D.V.: “No. I think it would be really difficult to lure me away. I think I’ll stay until retirement whenever that might be. I hope the end of my mandate will be normal and I won’t be fired like so many others. There are certainly other things I would like to do afterwards. Our family has created a private foundation and what I would like to do is eventually have some projects going on in the developing world, mainly for children, not just giving money but where I can get engaged personally. I would enjoy that.”
swissinfo: You own a high-powered BMW motorbike and you drive a Porsche.
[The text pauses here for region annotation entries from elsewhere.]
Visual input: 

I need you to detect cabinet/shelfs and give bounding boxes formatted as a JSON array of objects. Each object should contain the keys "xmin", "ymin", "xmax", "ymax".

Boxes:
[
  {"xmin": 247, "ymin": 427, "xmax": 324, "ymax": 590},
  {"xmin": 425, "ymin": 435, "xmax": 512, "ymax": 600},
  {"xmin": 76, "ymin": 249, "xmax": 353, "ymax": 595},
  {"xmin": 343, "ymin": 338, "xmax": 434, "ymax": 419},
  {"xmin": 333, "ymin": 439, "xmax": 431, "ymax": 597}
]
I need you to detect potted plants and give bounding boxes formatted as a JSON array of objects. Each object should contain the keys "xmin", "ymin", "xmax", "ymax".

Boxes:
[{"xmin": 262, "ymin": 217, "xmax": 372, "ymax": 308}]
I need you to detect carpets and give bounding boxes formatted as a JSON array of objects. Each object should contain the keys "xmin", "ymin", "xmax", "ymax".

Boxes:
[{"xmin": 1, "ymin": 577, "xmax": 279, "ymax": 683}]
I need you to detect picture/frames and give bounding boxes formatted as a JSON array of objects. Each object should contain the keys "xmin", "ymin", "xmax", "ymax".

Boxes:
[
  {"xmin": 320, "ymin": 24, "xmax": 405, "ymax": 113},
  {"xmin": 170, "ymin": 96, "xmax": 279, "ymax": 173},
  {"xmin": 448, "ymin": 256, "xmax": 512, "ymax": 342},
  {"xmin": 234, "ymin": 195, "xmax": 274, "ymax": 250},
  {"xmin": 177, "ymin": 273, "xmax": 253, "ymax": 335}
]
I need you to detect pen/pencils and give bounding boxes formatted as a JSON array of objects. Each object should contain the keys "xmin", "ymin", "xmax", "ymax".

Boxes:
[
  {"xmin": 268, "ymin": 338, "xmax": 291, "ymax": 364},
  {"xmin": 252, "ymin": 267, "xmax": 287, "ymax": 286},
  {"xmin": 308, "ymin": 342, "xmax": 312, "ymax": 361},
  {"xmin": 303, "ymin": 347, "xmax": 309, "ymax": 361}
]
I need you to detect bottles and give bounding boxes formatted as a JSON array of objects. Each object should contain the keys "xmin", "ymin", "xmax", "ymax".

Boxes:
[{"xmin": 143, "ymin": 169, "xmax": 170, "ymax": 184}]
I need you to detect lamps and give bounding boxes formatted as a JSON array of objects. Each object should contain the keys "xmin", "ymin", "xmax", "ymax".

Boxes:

To what extent is Daniel Vasella something of a playboy in his spare time?
D.V.: "If the term playboy is determined by the motorbike and a Porsche then I would be one, but that’s not how I determine it. In fact, there is very little time for me to use them."
swissinfo-interview: Robert Brookes
Daniel Vasella says that all Novartis energy is focused on innovation - the key success factor.
He feels that the Novartis stake of 32.7 per cent in Basel neighbour Roche is a strategic, long-term investment.
He believes it is uncertain that a merger will ever take place.
Vasella says he is proud that he and his colleagues have established a competitive, successful Swiss company operating in the world.
He argues that Novartis has to tap intellectual power wherever it is. Switzerland alone cannot supply the quantity of qualified people the company needs.
Novartis was created in 1996 by the mergers of the two Basel companies Ciba and Sandoz.
The name Novartis derives from the Latin “novae artes” – new skills.
Novartis made a profit of SFr7.3 billion ($4.7 billion) in 2002 on sales of SFr32.4 billion.
It is the sixth largest pharmaceutical company in the world, with a market share of 4.2 per cent.
Daniel Vasella was appointed chief executive of Novartis in 1996. He became chairman of the board in 1999.
He is also a member of the board of Pepsico and of the supervisory board of Siemens.
He has just written a book “Magic Cancer Bullet” which documents the challenges of bringing the revolutionary Gleevec drug to the market.
Gleevec won the swiftest passage ever for a cancer drug from the United States and Drug Administration.